PROBLEM TO SOLVE — Line by line, retype the whole listing exactly.

SUPPLIED RECORDS —
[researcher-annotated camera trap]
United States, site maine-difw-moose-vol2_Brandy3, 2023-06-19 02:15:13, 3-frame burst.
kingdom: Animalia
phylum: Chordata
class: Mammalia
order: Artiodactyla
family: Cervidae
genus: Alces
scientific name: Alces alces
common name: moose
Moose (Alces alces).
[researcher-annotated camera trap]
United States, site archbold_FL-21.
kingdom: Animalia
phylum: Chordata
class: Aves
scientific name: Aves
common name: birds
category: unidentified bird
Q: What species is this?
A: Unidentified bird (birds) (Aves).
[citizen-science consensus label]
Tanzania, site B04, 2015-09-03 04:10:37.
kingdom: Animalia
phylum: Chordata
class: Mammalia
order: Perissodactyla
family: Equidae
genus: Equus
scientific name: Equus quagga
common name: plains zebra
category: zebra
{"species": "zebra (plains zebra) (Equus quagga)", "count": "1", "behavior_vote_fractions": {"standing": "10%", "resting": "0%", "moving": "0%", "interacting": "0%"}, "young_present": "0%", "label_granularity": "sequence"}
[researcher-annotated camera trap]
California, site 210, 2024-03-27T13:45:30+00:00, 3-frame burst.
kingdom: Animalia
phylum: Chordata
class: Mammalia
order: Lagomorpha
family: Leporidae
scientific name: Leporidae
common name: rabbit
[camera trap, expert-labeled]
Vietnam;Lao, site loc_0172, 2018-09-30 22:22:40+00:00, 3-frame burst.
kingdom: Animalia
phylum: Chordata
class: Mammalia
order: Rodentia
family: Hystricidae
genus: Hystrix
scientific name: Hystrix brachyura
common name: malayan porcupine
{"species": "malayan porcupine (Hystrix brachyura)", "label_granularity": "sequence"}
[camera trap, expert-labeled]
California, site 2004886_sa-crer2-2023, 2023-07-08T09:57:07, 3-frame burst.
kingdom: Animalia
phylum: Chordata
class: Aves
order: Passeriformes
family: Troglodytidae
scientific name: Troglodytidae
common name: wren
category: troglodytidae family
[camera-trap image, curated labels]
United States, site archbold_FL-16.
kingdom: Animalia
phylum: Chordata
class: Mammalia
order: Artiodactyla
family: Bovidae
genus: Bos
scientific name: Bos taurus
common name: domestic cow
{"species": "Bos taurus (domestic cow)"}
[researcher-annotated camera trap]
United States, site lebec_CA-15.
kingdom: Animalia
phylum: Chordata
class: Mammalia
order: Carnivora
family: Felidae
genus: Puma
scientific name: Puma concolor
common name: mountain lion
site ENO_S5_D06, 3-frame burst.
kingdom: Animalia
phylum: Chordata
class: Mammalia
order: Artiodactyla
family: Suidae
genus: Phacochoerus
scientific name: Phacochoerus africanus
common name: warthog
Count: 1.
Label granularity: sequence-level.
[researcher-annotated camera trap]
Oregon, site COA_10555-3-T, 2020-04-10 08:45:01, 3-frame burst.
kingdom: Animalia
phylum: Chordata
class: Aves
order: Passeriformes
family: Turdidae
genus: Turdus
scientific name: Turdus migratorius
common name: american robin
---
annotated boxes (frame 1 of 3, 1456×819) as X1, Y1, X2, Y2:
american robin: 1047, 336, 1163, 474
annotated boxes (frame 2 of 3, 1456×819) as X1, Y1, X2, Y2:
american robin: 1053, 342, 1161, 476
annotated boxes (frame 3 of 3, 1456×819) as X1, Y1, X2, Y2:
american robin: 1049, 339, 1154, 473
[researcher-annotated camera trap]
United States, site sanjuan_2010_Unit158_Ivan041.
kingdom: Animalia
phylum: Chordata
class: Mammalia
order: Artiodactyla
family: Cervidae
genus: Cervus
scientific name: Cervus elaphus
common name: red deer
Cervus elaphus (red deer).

ANSWER TO THIS TASK —
[researcher-annotated camera trap]
United States, site maine-difw-moose-vol2_Brandy3, 2023-06-19 02:15:13, 3-frame burst.
kingdom: Animalia
phylum: Chordata
class: Mammalia
order: Artiodactyla
family: Cervidae
genus: Alces
scientific name: Alces alces
common name: moose
Moose (Alces alces).
[researcher-annotated camera trap]
United States, site archbold_FL-21.
kingdom: Animalia
phylum: Chordata
class: Aves
scientific name: Aves
common name: birds
category: unidentified bird
Q: What species is this?
A: Unidentified bird (birds) (Aves).
[citizen-science consensus label]
Tanzania, site B04, 2015-09-03 04:10:37.
kingdom: Animalia
phylum: Chordata
class: Mammalia
order: Perissodactyla
family: Equidae
genus: Equus
scientific name: Equus quagga
common name: plains zebra
category: zebra
{"species": "zebra (plains zebra) (Equus quagga)", "count": "1", "behavior_vote_fractions": {"standing": "10%", "resting": "0%", "moving": "0%", "interacting": "0%"}, "young_present": "0%", "label_granularity": "sequence"}
[researcher-annotated camera trap]
California, site 210, 2024-03-27T13:45:30+00:00, 3-frame burst.
kingdom: Animalia
phylum: Chordata
class: Mammalia
order: Lagomorpha
family: Leporidae
scientific name: Leporidae
common name: rabbit
[camera trap, expert-labeled]
Vietnam;Lao, site loc_0172, 2018-09-30 22:22:40+00:00, 3-frame burst.
kingdom: Animalia
phylum: Chordata
class: Mammalia
order: Rodentia
family: Hystricidae
genus: Hystrix
scientific name: Hystrix brachyura
common name: malayan porcupine
{"species": "malayan porcupine (Hystrix brachyura)", "label_granularity": "sequence"}
[camera trap, expert-labeled]
California, site 2004886_sa-crer2-2023, 2023-07-08T09:57:07, 3-frame burst.
kingdom: Animalia
phylum: Chordata
class: Aves
order: Passeriformes
family: Troglodytidae
scientific name: Troglodytidae
common name: wren
category: troglodytidae family
[camera-trap image, curated labels]
United States, site archbold_FL-16.
kingdom: Animalia
phylum: Chordata
class: Mammalia
order: Artiodactyla
family: Bovidae
genus: Bos
scientific name: Bos taurus
common name: domestic cow
{"species": "Bos taurus (domestic cow)"}
[researcher-annotated camera trap]
United States, site lebec_CA-15.
kingdom: Animalia
phylum: Chordata
class: Mammalia
order: Carnivora
family: Felidae
genus: Puma
scientific name: Puma concolor
common name: mountain lion
site ENO_S5_D06, 3-frame burst.
kingdom: Animalia
phylum: Chordata
class: Mammalia
order: Artiodactyla
family: Suidae
genus: Phacochoerus
scientific name: Phacochoerus africanus
common name: warthog
Count: 1.
Label granularity: sequence-level.
[researcher-annotated camera trap]
Oregon, site COA_10555-3-T, 2020-04-10 08:45:01, 3-frame burst.
kingdom: Animalia
phylum: Chordata
class: Aves
order: Passeriformes
family: Turdidae
genus: Turdus
scientific name: Turdus migratorius
common name: american robin
---
annotated boxes (frame 1 of 3, 1456×819) as X1, Y1, X2, Y2:
american robin: 1047, 336, 1163, 474
annotated boxes (frame 2 of 3, 1456×819) as X1, Y1, X2, Y2:
american robin: 1053, 342, 1161, 476
annotated boxes (frame 3 of 3, 1456×819) as X1, Y1, X2, Y2:
american robin: 1049, 339, 1154, 473
[researcher-annotated camera trap]
United States, site sanjuan_2010_Unit158_Ivan041.
kingdom: Animalia
phylum: Chordata
class: Mammalia
order: Artiodactyla
family: Cervidae
genus: Cervus
scientific name: Cervus elaphus
common name: red deer
Cervus elaphus (red deer).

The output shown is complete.